Per chiarire subito, meglio dire sin dal principio, che cotanta gloria appare non solo  eccessiva ma addirittura fuori luogo, perchè Nomadland è lavoro nel quale vivono numerose contraddizioni che lo rendono ciondolante tra il capolavoro e la carrellata di ovvietà.



Protagonista è Fern, una donna di mezza età che in seguito alla chiusura della fabbrica dove lavorava insieme al marito situata nel bel mezzo del deserto del Nevada, inaridita la città-dormitorio costruita intorno all'insediamento industriale e rimasta sola per la dipartita del marito stesso, con le difficoltà economiche sovrastanti si trasforma in una dei tanti homeless che finiscono a vivere in roulotte, camper , caravan e furgoni vari, girando gli Staes inseguendo qualche lavoro occasionale che le permetta di sopravvivere.

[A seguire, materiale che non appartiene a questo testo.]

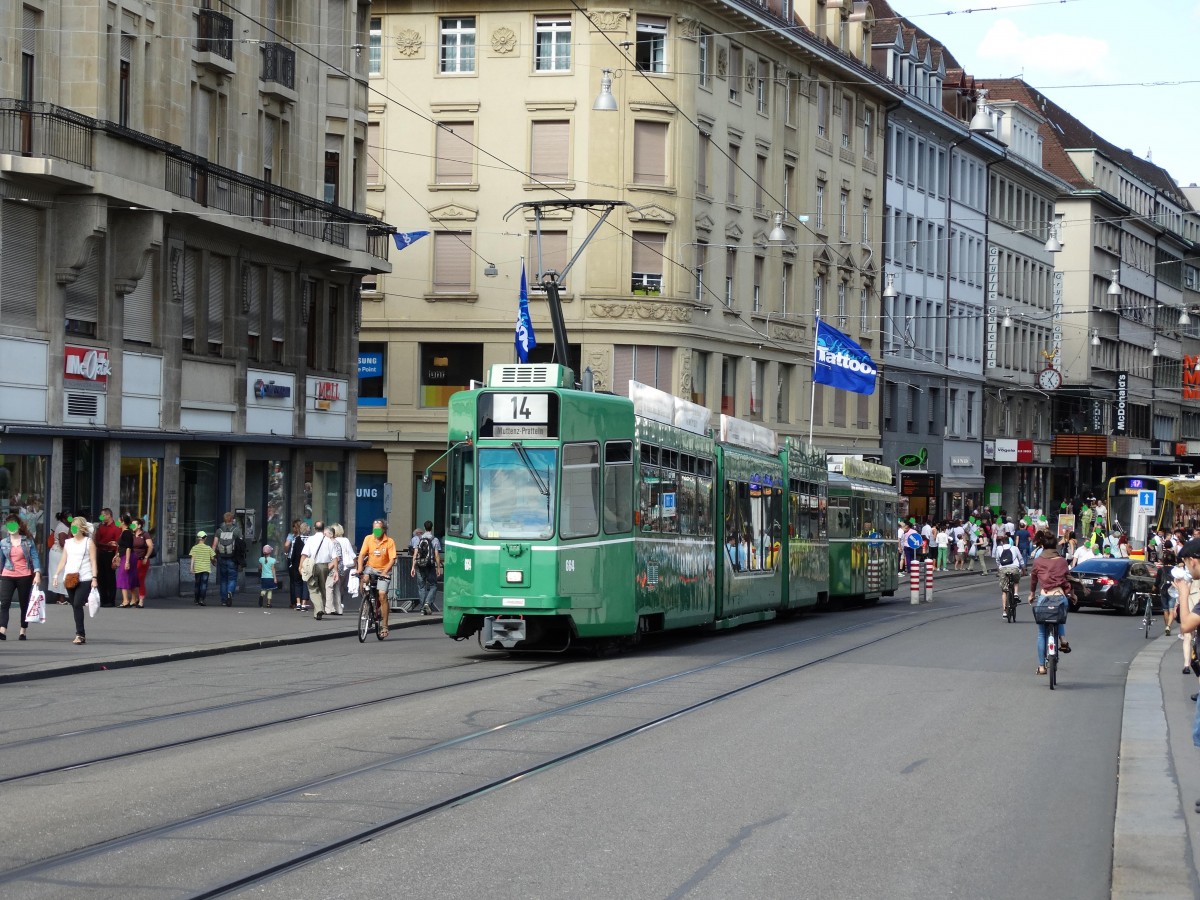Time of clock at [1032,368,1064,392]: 5:05
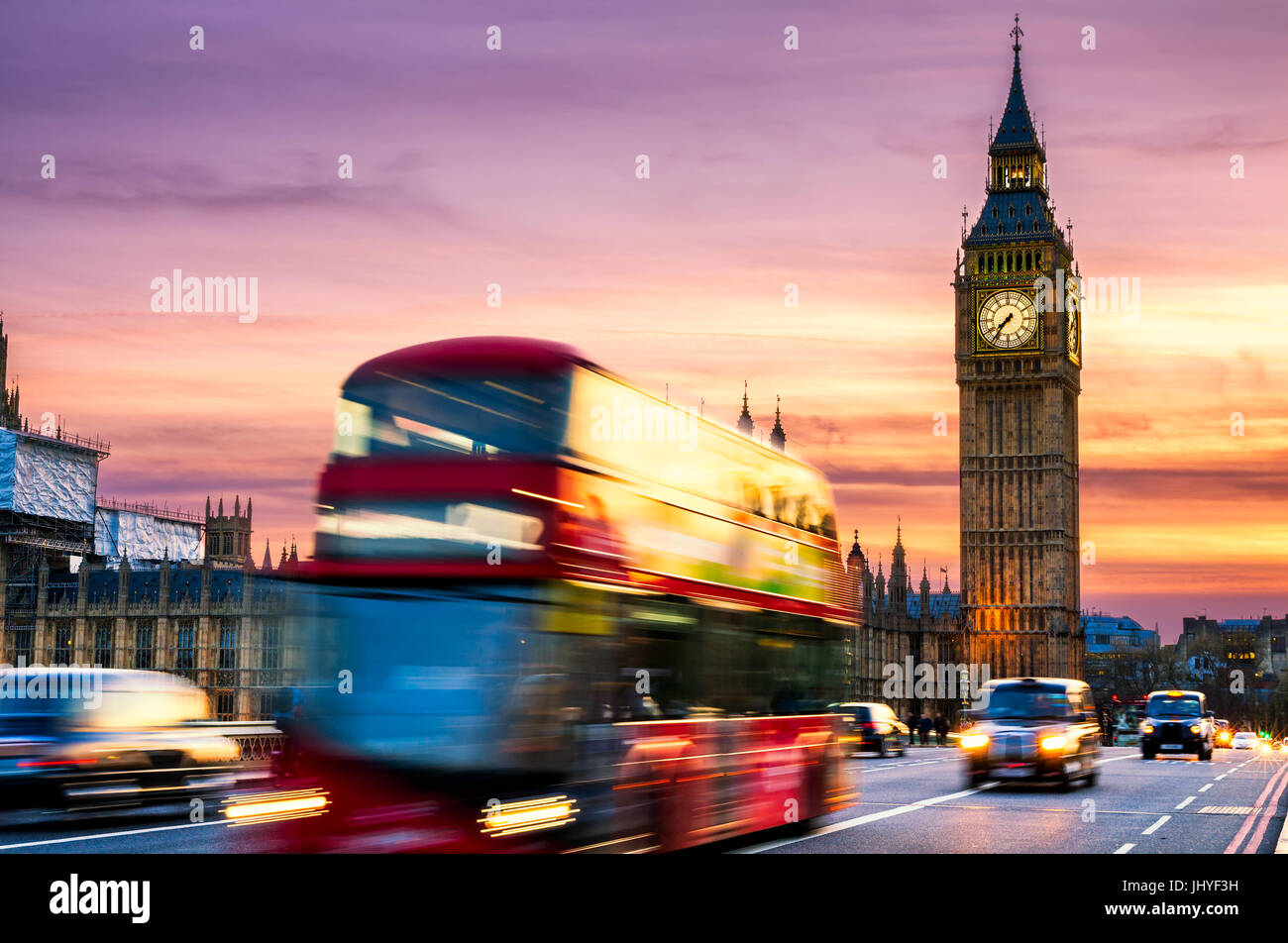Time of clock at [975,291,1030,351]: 7:36
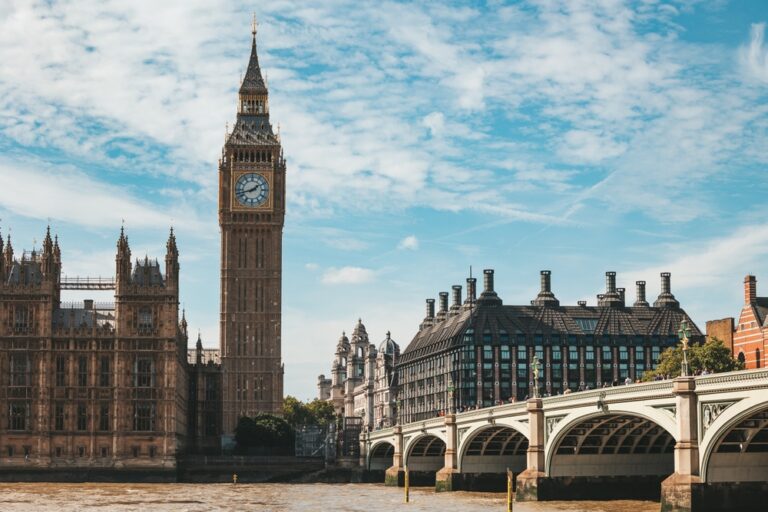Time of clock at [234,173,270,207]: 1:42
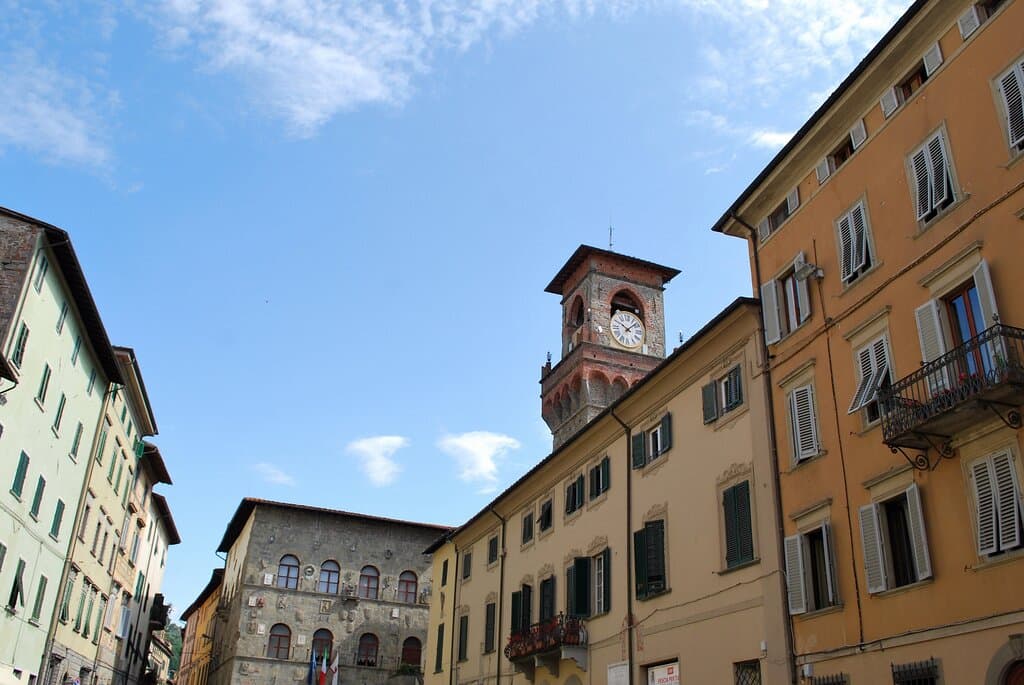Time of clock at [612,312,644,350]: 10:07
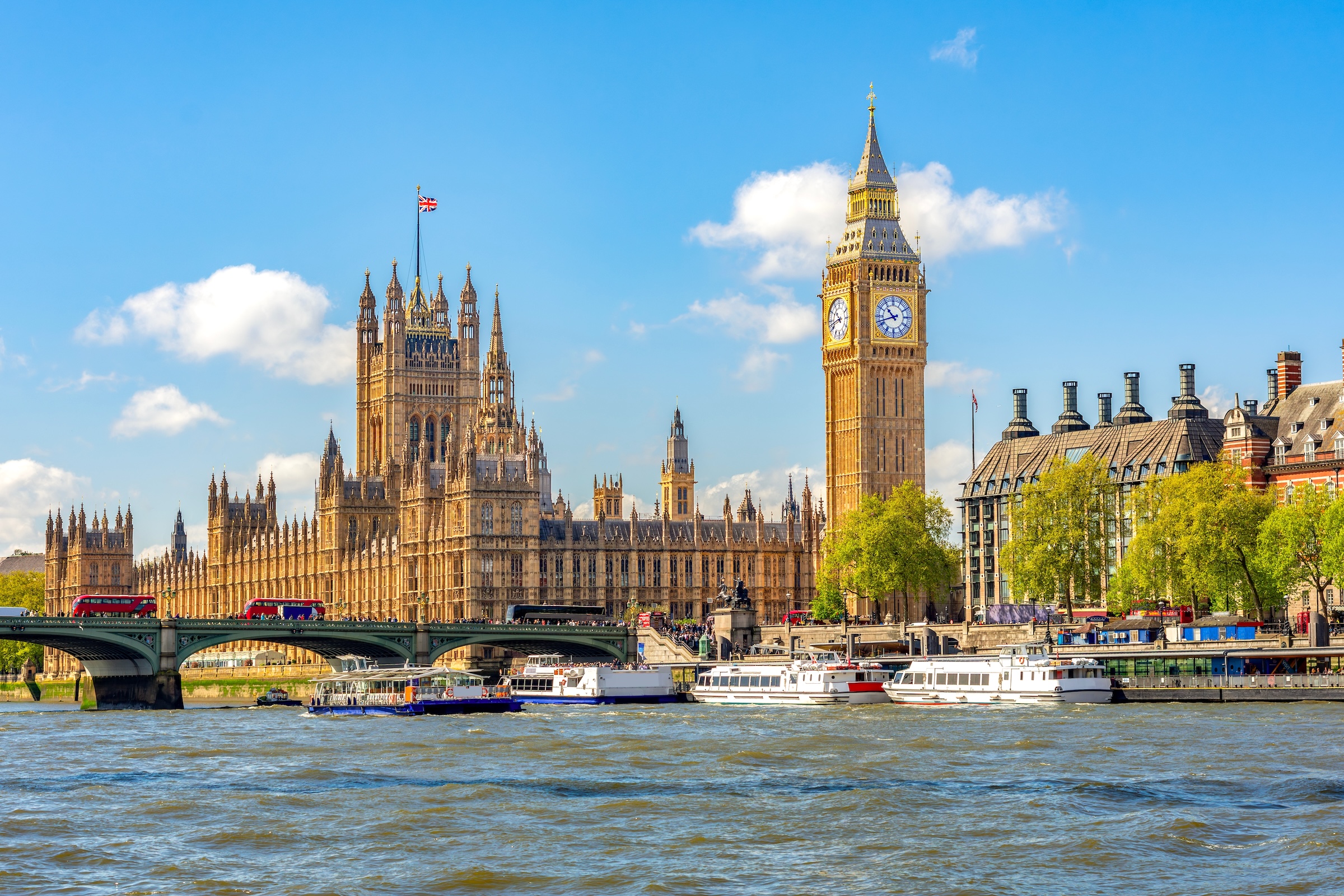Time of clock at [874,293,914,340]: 10:42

Nomadland di Chloe Zhao è tutto qui, articolato sul mondo dei moderni nomadi per necessità ma che lo diventano poi per scelta; girato coinvolgendo numerosi di questi personaggi reali il film ha senza dubbio un buon incipit che vede Fern ( una Frances McDormand che appare uscita dai fotogrammi di Fargo...) prepararsi alla partenza dopo aver svuotato il magazzino in cui tiene le sue cose: questo è uno di quei frangenti della pellicola che riesce a dare di più, in cui, come avverrà per tutta la sua durata, i momenti migliori sono quelli dell'intimità personale, del ricordo, della scelta di vita da difendere a tutti i costi anche quando il furgone è ormai un rudere da buttare via.
Il percorso di Fern parte dalle montagne innevate  del Neveda , dove tutto ha inizio e dove, completando una circolarità mirabile tutto si chiude, in un altro dei momenti più belli dell'intero racconto, e approda al deserto dell'Arizona per partecipare ad un raduno di camperisti nomadi con tanto di santone teoreta della scelta di vita, chitarre intorno al fuoco, balli e chiacchiere in libertà; manca solo una canna e lo scenario è perfetto nella sua elegia veterofricchettona.